Maybe the point is we don't need to get the point.
Could be the narrative of the album is still embedded in the show...just embedded too well.
Perhaps the process..or the melody...the overtone...is what counts.

If we even have to know what it is, or is about.

m

The show typically serves up seven No Line tunes, three or four played at the top, a defiant refusal to be locked into the past. For Mullen, U2's evolution crystallizes in the techno-twisted take on I'll Go Crazy If I Don't Crazy Tonight, during which he pounds an African djembe drum while strolling the runway.
"We take a pop song and turn it into this dance rave madness — in a stadium," he says. "How did I get here? It's not what any of us expected to be doing 30 years later. That's the guiding light. It's about our need to expand and our audience accepting things they may not even understand."


Granted, wanting an audience/congregation to "accept things it doesn't understand" can be cultish...but it can also be inevitable.

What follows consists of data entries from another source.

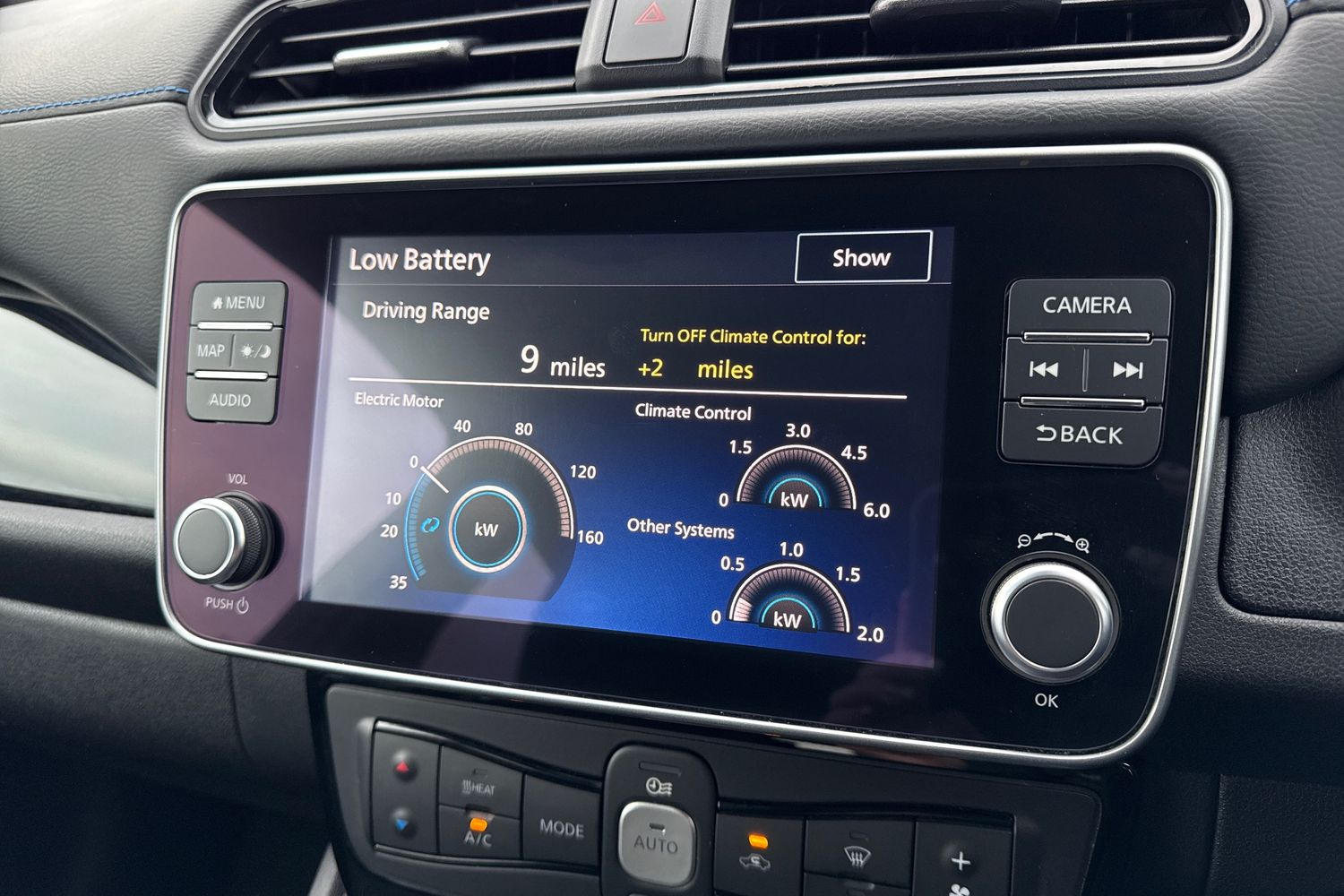 Used Nissan Leaf 2023 for sale - 77415330: Photo 53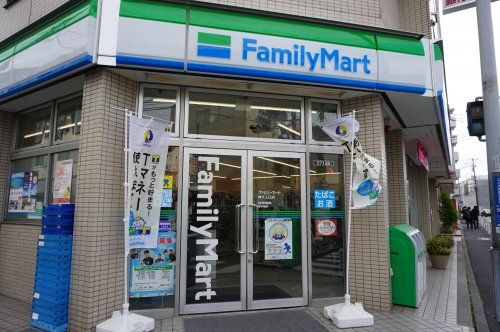 ファミリーマート神大入口店の画像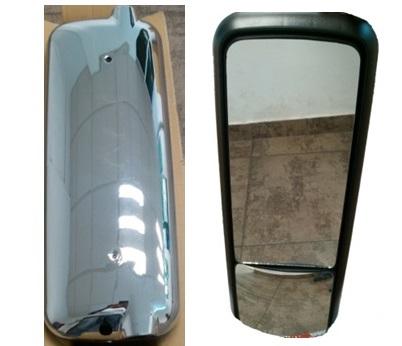 ESPEJO FREIGHTLINER CENTURY MANUAL CROMO R CN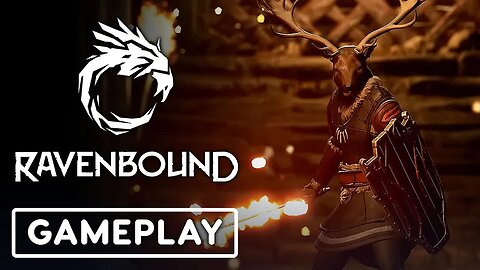 Ravenbound - Exclusive 16 Minute Gameplay Reveal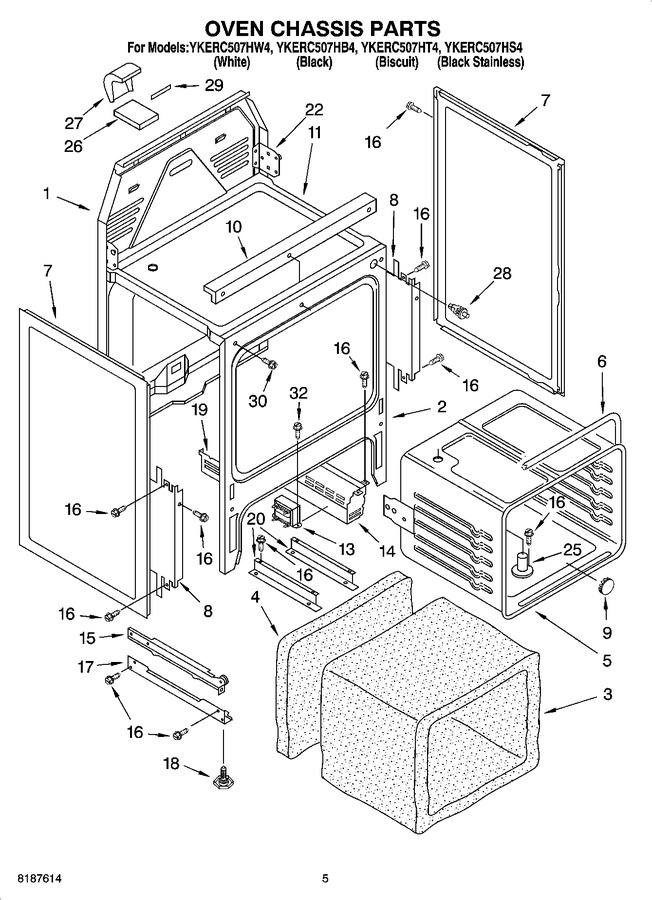Diagram for YKERC507HW4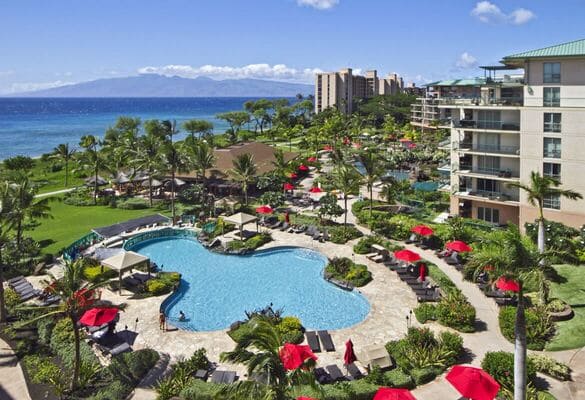 Maui All Inclusive Resorts: Honua Kai Resort & Spa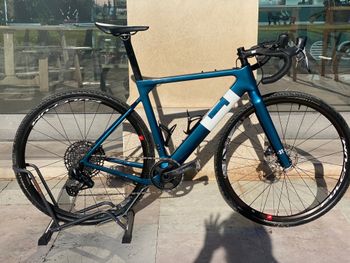 3T, Exploro SRAM Force eTap AXS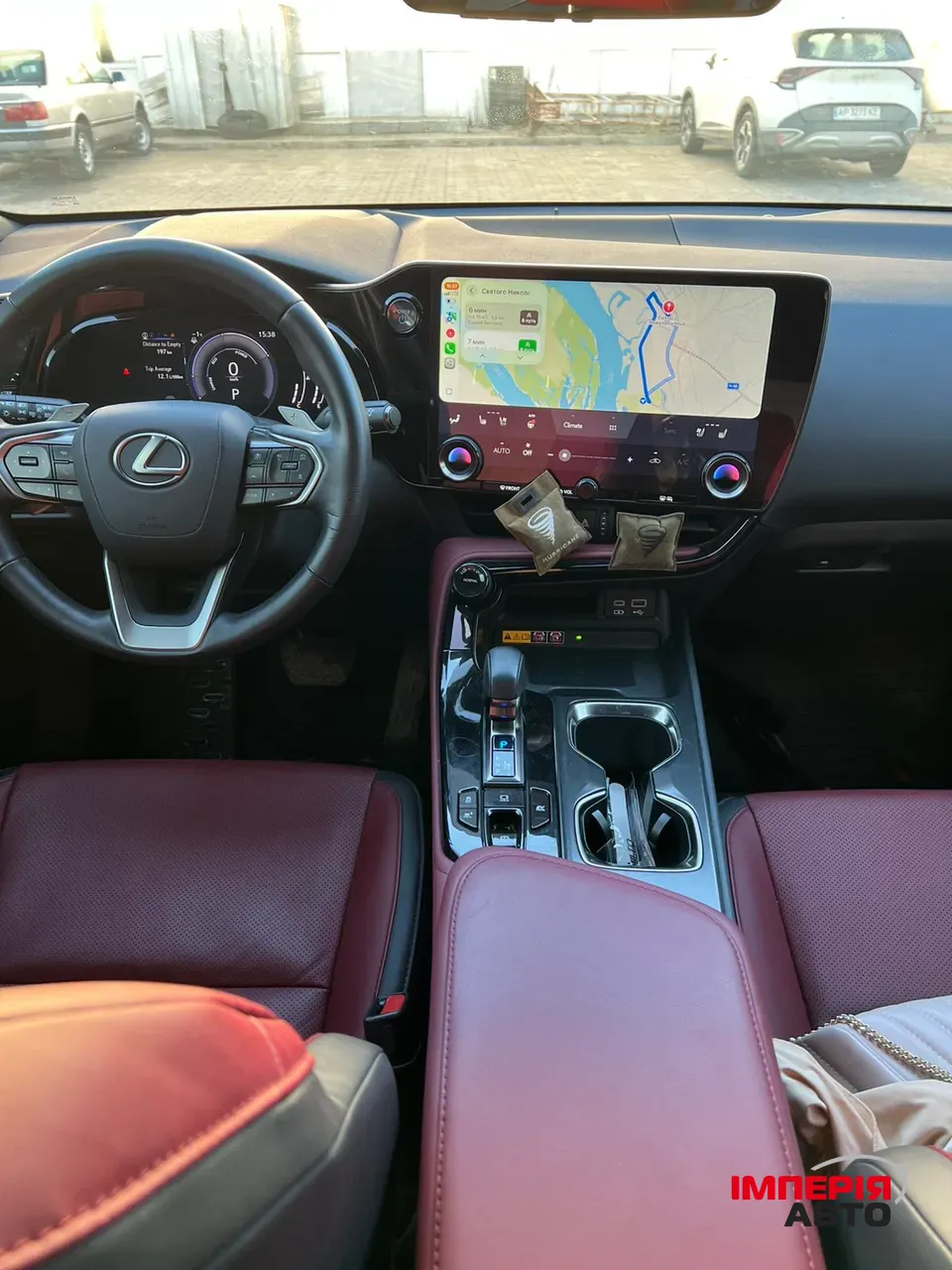 Lexus NX - фото 6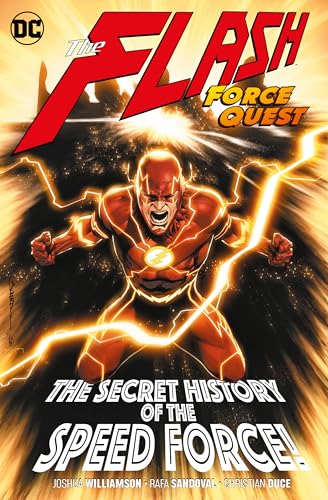Stock image for Flash 10: Force Quest for sale by KuleliBooks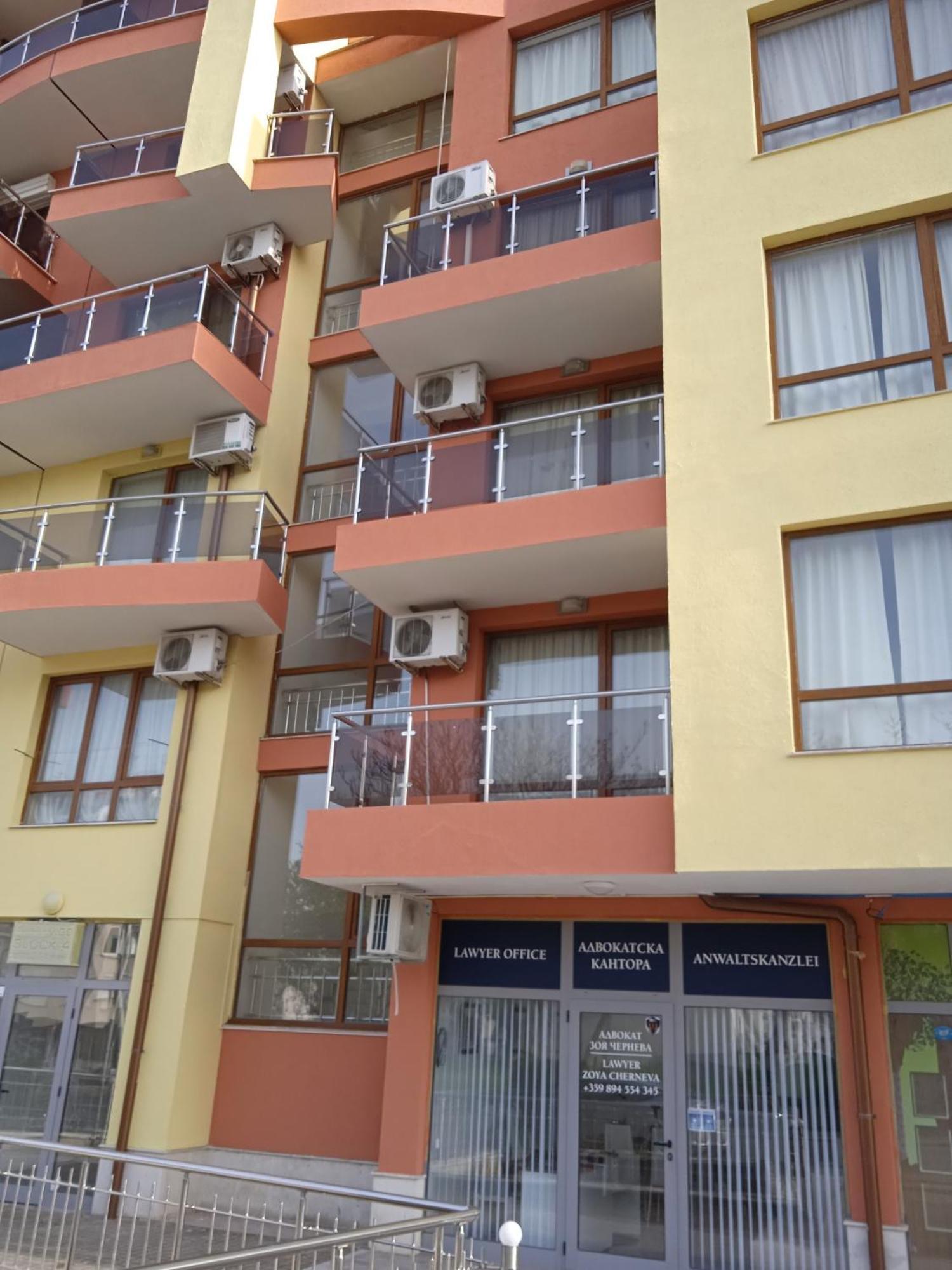 Nessebar, Studio,South Beach, Larisa ภายนอก รูปภาพ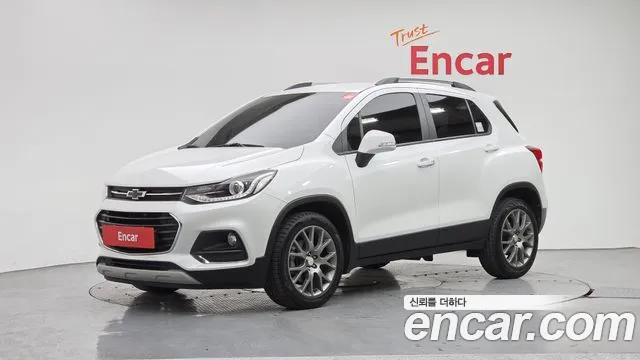 Chevrolet Korea Trax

Who fully gets it all? Bono man once preached abiut the "ineffable, unknowable love of God."

Tim asks, following some helpful notes on Beth's talk at the U2 Confernce:

Question: What are the implications of people participating in the “leitourgia” when they don’t know they are, when they don’t understand the subtext of U2’s work? (i.e. singing “Still Haven’t Found” or “Yahweh” or “Unknown Caller” but not knowing what they are singing.) A related question: What does it mean historically when people engaged in the traditional liturgy but didn’t understand what they were doing?


Crucial question, since Bono is unofficially leading Christian worship for a congregation in which half may be officially Christian (""Put your hands in the sky/Put your hands in the air/If you're the praying kind, turn this song into a prayer...but note well at 3:14 here that even the unpraying kind experiment with prayer..or at least with hands in air..)

I don't know about the faking thing, the "acting as if it were true" trick.

But that's how I came to Christ.

Maybe that's all of us at all times..



Back to discerning the theme of the theme, Tim posted after the Raleigh concert:

I'm speechless.... I'm exhausted.... We went crazy tonight.
In a nutshell, I'd call it a party of grace and love. More in the next few days.

That's how it is. We have only generic and woefully inadequate words after coming home/down . It takes a few days, weeks, years to find the full flow.
In fact, I am still taking in the implications of a U2 concert I attended a few decades ago.

I am still speechless and exhausted.

I'm not sure what it was about.
(I fumbled a post here).

Maybe joy.

Maybe against sin.
I'm not certain, but I am sure God met me there, and I'm still drawing from it, and drowning in it today.
And exegeting after the fact,
Maybe someday I'll find the sermon thesis I'm looking for.
Or maybe knowing I am less in favor of sin, and far more in favor of joy because of it is all I ever need to know.